§ Cosa si chiede:
Nel testo sull'Alaska, con quale nome vengono chiamati in Alaska i quarantotto stati contigui?

§ Testo proposto:
============

Pochi luoghi al mondo sono remoti quanto l’Alaska. E non si tratta solo della disumana distanza che la separa da noi, o del viaggio infinito che è necessario per raggiungerla. L’Alaska è davvero The Last Frontier, e il suo essere remota ed irraggiungibile è la sua caratteristica più peculiare, suo punto forte e insieme debole. Essere in Alaska significa in effetti essere fuori dal mondo.
Raggiungerla dall’Europa comporta uno scalo negli States, in una grande città dei “Lower 48” (come in Alaska vengono chiamati i quarantotto stati contigui).
Atterrando ad Anchorage alle 23 locali in estate, stupisce subito notare quanta luce ci sia ancora, con il celebre sole di mezzanotte da qualche parte poco sopra l’orizzonte. Oddio, di sole non è che se ne vedesse molto. A dire il vero era tutto molto scuro, sempre. Ma non abbastanza da permettere un sonno davvero ristoratore la notte, durante la quale il buio vero dura appena un paio di ore.
Al contrario, in inverno si arrivano anche ad avere ventidue ore di buio al giorno, con temperature che sarebbe un eufemismo definire rigide. In questa occasione gli Alaskani si rintanano nei bar a sbronzarsi, e questa sembra essere la principale occupazione di molti dei circa 700mila abitanti dello Stato, la cui superficie supera il milione e mezzo di chilometri quadrati (oltre 2 volte il Texas).

============

§ Blocco di dati:
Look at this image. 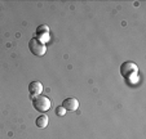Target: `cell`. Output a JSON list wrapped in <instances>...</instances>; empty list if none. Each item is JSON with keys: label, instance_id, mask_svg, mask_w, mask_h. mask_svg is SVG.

============

§ Risultato finale:
“Lower 48”